[START]

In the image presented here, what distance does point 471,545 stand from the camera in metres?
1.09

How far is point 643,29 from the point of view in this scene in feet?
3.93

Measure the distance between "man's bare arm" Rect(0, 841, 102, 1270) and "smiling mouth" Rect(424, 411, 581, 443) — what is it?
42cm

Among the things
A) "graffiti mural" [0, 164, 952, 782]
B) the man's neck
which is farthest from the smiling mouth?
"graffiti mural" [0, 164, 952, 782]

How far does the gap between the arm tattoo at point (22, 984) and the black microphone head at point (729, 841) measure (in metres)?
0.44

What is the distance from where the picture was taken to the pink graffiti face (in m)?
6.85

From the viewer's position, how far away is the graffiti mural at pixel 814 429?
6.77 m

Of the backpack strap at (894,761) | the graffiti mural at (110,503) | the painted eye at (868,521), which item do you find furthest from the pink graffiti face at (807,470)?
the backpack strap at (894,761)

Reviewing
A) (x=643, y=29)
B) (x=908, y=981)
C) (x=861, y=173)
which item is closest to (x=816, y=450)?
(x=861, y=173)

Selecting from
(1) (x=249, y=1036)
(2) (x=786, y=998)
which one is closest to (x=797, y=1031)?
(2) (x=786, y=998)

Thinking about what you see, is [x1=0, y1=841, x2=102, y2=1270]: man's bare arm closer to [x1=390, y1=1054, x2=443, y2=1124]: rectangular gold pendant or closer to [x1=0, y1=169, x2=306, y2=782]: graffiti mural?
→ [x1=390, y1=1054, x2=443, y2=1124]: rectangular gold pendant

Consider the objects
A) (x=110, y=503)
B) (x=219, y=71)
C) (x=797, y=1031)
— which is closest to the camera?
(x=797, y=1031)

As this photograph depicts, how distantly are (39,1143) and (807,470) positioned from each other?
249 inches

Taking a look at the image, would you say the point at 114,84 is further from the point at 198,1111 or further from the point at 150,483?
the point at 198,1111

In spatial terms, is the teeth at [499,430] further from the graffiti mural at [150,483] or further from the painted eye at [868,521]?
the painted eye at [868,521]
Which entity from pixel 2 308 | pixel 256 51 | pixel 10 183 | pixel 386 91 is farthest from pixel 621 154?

[END]

TASK REQUIREMENTS: Repeat, word for word, the portion of the data above that starts with the line containing "From the viewer's" and continues through the last line of the data, including both of those lines.

COMPLETED EXERCISE:
From the viewer's position, how far away is the graffiti mural at pixel 814 429?
6.77 m

Of the backpack strap at (894,761) | the graffiti mural at (110,503) | the painted eye at (868,521), which item do you find furthest from the pink graffiti face at (807,470)?
the backpack strap at (894,761)

Reviewing
A) (x=643, y=29)
B) (x=908, y=981)
C) (x=861, y=173)
which item is closest to (x=816, y=450)?
(x=861, y=173)

Selecting from
(1) (x=249, y=1036)
(2) (x=786, y=998)
which one is closest to (x=797, y=1031)?
(2) (x=786, y=998)

Thinking about what you see, is [x1=0, y1=841, x2=102, y2=1270]: man's bare arm closer to [x1=390, y1=1054, x2=443, y2=1124]: rectangular gold pendant or closer to [x1=0, y1=169, x2=306, y2=782]: graffiti mural?
→ [x1=390, y1=1054, x2=443, y2=1124]: rectangular gold pendant

Consider the objects
A) (x=110, y=503)
B) (x=219, y=71)
C) (x=797, y=1031)
— which is closest to the camera?
(x=797, y=1031)

As this photograph depicts, how distantly are (39,1143) and (807,470) positioned from each other?
249 inches

Taking a look at the image, would you say the point at 114,84 is further from the point at 198,1111 or further from the point at 150,483?
the point at 198,1111

In spatial terms, is the teeth at [499,430] further from the graffiti mural at [150,483] or further from the painted eye at [868,521]?
the painted eye at [868,521]
Which entity from pixel 2 308 | pixel 256 51 | pixel 10 183 | pixel 386 91 is farthest from pixel 621 154?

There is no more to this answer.